Retirement, the concept, is a completely anachronistic idea (we’re paraphrasing here) in Chevreau’s opinion.More often than not, quitting work entirely leaves people “unhappy and unfulfilled.” A healthier alternative, Chevreau reasons, is Financial Independence.
The Financial Independence CFO (Chief Findependence Officer) and long-time finance journalist wrote an excellent piece
on the subject November 7 with assists from several financial planning experts in both Canada and the United States.
The gist of the article is that financial independence, the stage in life where you have multiple options available including “not working,” is a far more realistic and attainable goal for young and old alike.
Quoting Washington D.C.-based financial planner Michael Kitces, “Being financially independent is about being independent from the need to work, which then opens the door to more productive conversations about whether we want to work, and what meaningful work might be.”
The Freedom 55 version of retirement where you’re on the golf course 24/7 is not only hopelessly out of date, it’s incredibly depressing to boot.

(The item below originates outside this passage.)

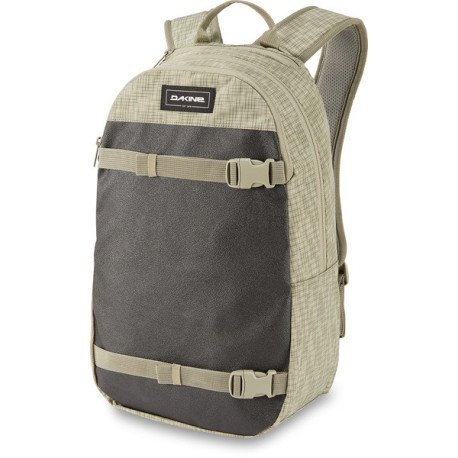 BACKPACK Dakine Urbn Mission Pack 22L 2023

My background is in financial services; about a decade ago I came to the conclusion that writing about finance, rather than doing it, was my true calling. But this was later in life (I was 40 when I had this revelation) and so, after many difficult years of freelance, I’ve managed to put together the semblance of a career in financial journalism.
I never want to stop writing, whether it be in five years or fifty. Under the financial independence scenario I’d be free to choose the amount of writing I do including how much of it I provide pro bono. While I’m not nearly there at this point it’s a more realistic destination than packing it in forever.